╭─ Rows

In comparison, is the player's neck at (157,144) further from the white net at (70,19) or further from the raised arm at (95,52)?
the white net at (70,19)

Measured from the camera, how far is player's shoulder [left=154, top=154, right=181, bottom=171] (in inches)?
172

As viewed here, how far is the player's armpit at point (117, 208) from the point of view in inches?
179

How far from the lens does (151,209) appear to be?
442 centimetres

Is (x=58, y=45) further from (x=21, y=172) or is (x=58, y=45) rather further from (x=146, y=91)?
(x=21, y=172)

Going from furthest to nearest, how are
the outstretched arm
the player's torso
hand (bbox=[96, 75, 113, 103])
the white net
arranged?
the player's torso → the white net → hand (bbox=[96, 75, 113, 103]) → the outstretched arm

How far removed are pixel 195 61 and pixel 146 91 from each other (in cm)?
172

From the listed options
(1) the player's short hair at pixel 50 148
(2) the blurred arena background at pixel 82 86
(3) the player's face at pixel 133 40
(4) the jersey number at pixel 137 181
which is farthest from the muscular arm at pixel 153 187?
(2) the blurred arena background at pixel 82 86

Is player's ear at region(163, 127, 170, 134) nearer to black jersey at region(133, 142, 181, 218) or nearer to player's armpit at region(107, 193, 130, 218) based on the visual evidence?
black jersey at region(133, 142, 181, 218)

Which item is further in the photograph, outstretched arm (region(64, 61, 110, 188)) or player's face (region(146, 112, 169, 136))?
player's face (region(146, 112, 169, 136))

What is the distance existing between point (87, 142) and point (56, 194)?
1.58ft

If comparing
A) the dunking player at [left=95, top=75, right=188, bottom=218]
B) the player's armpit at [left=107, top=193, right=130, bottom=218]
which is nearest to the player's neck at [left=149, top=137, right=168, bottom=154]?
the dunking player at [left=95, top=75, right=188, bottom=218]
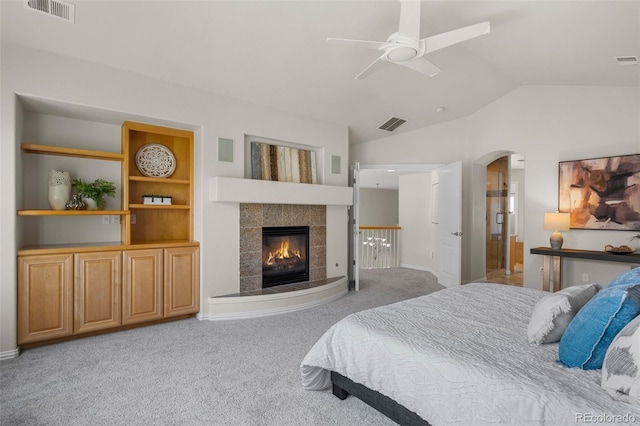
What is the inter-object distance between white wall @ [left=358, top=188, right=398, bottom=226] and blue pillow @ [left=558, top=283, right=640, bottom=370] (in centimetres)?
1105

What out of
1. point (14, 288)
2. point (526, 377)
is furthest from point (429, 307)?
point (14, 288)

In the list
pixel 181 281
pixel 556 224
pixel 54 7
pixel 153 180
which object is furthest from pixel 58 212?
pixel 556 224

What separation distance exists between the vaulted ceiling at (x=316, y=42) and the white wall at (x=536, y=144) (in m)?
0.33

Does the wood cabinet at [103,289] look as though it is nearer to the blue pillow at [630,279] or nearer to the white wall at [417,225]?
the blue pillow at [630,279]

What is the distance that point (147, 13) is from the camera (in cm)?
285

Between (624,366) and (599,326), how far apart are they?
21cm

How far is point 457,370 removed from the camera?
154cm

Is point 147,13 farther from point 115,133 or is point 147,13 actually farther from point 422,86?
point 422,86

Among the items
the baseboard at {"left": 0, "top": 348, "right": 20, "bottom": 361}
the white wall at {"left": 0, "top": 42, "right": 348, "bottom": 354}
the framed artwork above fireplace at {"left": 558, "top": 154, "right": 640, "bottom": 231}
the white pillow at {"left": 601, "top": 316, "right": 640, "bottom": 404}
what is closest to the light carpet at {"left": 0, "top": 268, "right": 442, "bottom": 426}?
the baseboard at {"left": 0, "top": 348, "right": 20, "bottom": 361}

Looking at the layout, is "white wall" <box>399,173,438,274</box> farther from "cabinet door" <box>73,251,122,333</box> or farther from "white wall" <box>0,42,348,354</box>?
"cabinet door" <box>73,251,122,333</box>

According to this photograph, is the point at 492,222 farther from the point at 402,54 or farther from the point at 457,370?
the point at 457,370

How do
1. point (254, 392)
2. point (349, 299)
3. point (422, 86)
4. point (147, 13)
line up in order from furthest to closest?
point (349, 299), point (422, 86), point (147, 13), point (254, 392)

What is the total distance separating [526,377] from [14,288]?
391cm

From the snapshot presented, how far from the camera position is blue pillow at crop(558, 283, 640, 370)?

╰─
╭─ Rows

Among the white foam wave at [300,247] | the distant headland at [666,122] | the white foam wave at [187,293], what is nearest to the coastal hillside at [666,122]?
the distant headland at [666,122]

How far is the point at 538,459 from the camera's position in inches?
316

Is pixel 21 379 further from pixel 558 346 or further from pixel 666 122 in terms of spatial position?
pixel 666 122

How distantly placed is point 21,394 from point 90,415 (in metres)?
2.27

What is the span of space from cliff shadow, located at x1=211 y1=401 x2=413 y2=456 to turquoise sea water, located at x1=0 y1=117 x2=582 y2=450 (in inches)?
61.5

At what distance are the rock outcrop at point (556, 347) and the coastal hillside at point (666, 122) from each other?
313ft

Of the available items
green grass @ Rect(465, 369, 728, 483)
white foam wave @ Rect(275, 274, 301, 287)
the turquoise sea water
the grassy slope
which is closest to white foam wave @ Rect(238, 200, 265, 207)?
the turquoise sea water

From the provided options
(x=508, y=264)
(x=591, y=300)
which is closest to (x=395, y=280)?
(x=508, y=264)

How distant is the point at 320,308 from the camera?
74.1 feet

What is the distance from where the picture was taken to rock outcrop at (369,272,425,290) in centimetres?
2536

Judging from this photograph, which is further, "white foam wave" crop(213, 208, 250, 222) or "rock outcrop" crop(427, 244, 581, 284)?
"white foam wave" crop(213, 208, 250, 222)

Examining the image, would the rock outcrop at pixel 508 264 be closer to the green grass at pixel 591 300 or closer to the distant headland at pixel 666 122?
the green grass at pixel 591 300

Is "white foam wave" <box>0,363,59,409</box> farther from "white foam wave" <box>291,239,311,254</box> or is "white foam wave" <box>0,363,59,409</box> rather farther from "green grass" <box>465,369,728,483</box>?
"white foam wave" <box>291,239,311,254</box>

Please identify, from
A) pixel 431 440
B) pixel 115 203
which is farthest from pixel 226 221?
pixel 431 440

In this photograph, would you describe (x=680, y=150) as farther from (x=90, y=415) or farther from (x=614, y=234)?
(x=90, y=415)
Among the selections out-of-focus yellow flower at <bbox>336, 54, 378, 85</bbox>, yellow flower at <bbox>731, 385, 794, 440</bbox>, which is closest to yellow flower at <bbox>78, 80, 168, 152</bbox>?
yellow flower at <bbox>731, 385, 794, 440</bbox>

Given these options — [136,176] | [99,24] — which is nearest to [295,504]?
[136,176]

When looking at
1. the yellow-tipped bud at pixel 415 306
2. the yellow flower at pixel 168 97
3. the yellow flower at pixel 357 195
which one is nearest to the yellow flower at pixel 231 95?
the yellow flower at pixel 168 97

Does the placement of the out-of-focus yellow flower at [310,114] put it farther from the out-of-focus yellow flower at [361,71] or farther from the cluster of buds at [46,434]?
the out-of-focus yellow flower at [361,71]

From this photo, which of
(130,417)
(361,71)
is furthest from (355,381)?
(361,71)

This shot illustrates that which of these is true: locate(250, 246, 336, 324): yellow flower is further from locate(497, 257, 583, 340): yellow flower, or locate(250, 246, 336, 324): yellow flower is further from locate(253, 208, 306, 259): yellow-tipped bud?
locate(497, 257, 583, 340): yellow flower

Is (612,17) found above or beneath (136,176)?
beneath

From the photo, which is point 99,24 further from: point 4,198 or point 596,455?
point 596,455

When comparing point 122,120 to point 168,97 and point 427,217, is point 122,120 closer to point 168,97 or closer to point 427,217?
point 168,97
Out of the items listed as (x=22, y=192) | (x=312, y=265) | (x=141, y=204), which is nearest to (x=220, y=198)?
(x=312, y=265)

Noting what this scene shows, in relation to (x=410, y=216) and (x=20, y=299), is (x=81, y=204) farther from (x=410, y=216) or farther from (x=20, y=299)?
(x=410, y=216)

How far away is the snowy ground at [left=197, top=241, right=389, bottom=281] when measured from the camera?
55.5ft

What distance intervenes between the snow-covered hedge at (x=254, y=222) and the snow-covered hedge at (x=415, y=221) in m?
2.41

╰─

Which lines of the records contain the string "wall"? Gather every one of them, and treat uppercase and lowercase letters as different.

**Result of the exercise**
What is the inter-object distance between white wall @ [left=358, top=188, right=398, bottom=226] and blue pillow @ [left=558, top=283, right=640, bottom=370] (in centimetres)?
What separation distance exists between the vaulted ceiling at (x=316, y=42) and the white wall at (x=536, y=144) (in m)?
Does the wood cabinet at [103,289] look as though it is nearer to the blue pillow at [630,279] or nearer to the white wall at [417,225]?
the white wall at {"left": 0, "top": 42, "right": 348, "bottom": 354}
Looking at the layout, is "white wall" <box>399,173,438,274</box> farther from "cabinet door" <box>73,251,122,333</box> or farther from "white wall" <box>0,42,348,354</box>?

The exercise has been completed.